Friends of Hale County are making moves to change that in Hale County schools.
“The University of Montevallo has accepted our request to come teach all five elementary schools in Hale County music,” Lamar stated in a recent “Friends” update. “The schools have not had any music exposure in years.”
Hale County Schools Superintendent Joseph Stegal said Montevallo officials have agreed to allow their music students to go into the schools once a week and teach music to the targeted grades of kindergarten through fifth grades.
“The trade-off is we pay for their travel and feed them lunch,” he said. “But compared to what it would cost to pay for a full-time staff member to teach music in five elementary schools, that’s a negligible cost.”
Stegal said he would like to see music and more taught in all the schools, but said it just isn’t possible.
“Our situation is we have bare bones programs, we don’t have art or music in the elementary schools because we just don’t have the resources,” he said. “One of the parts of living in a rural area is that students aren’t exposed to cultural experiences like those. Transportation is a problem and poverty is a problem.”
Even something as simple as going to a movie or concert is a problem for those who find it hard or impossible to pay bills with what little income they have.
“A lot of our parents have to devote all their sources to paying bills and putting food on the table, taking their kids to a movie just isn’t a priority,” he said. “Television and radio become their primary source of entertainment and culture.”
That’s not to say the schools do not try to incorporate cultural events into their academic curriculum, but again options are limited.
“We try to get traveling groups, we get a limited number of bands and go on the occasional field trips,” he said. “But there isn’t anything on a regular, weekly or daily basis.”
Janet Sherrod, principal of Greensboro East Elementary School in Greensboro, said she certainly wanted to take advantage of the offer.
“I would like to have a music class to enlighten the students, to expose them to music because we don’t have it in the school now,” she said. “This is an excellent opportunity for our students.”

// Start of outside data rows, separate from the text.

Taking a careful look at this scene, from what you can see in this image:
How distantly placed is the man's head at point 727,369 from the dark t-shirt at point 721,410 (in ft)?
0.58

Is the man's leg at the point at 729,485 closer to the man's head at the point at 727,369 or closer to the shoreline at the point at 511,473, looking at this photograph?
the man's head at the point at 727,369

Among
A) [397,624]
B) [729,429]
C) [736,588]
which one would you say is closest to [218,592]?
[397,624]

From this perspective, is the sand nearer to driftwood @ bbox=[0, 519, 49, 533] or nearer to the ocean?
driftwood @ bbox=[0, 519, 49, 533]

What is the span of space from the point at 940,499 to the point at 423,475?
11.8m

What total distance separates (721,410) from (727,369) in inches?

Not only does music entertain, but Sherrod said it can improve grades as well.
“Research shows music has a positive affect on grades,” she said. “Children who participate in music typically excel academically, especially in the field of math.”
The choice of whether to offer the program is up to each individual principal, and groundwork is still being laid on the logistics, but Stegal said he hopes the programs will begin before Christmas break or soon after the students return to school.